01 January, 2006

First Steps

I made this post on Thu May 20, 1999 10:54am:


Subject: Goodbye Piccadilly...

On the way into work this morning, the following thoughts occurred to me;

1. For a 6-year-old child on his first visit to London, Piccadilly Circus is an enormous disappointment, being entirely unconnected to, say, Billy Smart's Circus. In a similar but altogether more disorientating way, see Oxford Circus with its multiple exits to nowhere.

2. Piccadilly Circus Underground Station has the permanent aroma of "Tramp" - by this I mean sour-milk-and-piss-stained vagrant as opposed to Louise off of TV's Eastenders. This is a smell that lingers in every railway & underground station,
car park, public lift and Gents in the British Isles. While on my recent business trip to L.A. I was surprised to discover that the above sensations are not a universal constant, as the gents and lifts in the L.A. Conference centre smelt merely of bleach and the car park smelt unsurprisingly of gasoline.

Just to keep you all updated, I am still jetlagged.

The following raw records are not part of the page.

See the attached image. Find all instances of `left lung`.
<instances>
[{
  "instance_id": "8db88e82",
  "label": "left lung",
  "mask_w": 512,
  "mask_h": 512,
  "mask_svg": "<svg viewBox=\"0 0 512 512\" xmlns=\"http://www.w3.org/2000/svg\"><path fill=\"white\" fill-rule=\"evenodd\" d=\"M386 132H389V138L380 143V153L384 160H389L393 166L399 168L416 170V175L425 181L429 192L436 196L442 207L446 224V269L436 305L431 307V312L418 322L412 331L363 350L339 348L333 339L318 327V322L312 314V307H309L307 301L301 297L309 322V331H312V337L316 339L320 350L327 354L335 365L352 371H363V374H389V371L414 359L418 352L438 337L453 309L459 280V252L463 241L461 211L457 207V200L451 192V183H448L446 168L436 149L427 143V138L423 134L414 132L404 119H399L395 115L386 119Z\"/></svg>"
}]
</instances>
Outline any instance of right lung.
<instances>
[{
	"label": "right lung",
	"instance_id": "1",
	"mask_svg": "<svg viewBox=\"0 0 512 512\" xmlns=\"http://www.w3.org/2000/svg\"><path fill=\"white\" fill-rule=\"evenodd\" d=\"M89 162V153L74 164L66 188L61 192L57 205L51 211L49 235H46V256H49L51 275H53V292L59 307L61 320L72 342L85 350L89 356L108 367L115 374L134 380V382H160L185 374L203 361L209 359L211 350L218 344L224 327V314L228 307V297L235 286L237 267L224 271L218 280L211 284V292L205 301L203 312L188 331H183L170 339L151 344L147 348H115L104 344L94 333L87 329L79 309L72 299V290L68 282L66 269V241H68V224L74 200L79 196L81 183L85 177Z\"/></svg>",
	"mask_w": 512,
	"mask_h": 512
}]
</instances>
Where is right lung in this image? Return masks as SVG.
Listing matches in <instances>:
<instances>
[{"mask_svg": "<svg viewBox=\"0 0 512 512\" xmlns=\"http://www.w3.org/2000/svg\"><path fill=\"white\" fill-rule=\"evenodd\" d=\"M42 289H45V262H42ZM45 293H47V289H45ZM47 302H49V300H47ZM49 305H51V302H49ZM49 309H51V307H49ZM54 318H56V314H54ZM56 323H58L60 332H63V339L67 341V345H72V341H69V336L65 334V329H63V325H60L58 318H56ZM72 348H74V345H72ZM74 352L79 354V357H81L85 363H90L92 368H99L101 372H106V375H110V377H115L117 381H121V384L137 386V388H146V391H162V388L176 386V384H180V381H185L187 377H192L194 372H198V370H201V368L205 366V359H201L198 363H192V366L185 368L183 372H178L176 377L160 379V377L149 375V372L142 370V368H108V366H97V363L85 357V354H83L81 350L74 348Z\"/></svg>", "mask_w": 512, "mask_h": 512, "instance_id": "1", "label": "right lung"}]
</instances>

On 7 July, I signed up to a new website called h2g2, which Douglas Adams had created as a real-life version of the Guide mentioned in his Hitchhiker's Guide to the Galaxy books. My first entry seems to have been inspired by this post to the group, if the original draft is anything to go by.

That was my first contact with that website - and my last for a long time. Back then, they were still struggling to work out how to cope with submissions and it took them almost exactly a year to publish the Edited version of the entry as part of the Guide. By that time, a few people had managed to get themselves added as credited Researchers - something we probably wouldn't allow now.

My next post to the site was this one, announcing my arrival as a member of the in-house staff. By then, the site had been bought up by the BBC. When I'd mentioned at the interview that I was already a registered researcher who'd contributed an entry to the Guide it took them by surprise, especially as I'd left it until after they'd explained the site to me. But the fact that I'd been there at the very start has helped me in situations where people like to moan about the site being 'not as good as it was in the beginning'. Utter rubbish - I was there and it was no-where near as good. We can get an entry from first submission to final publication in a fortnight now - largely thanks to the network of volunteers who put loads of effort into getting entries as good as they can be. It works so much better than just poor Mark Moxon (the first site editor) being overawed by the volume of work mounting up in his in-tray.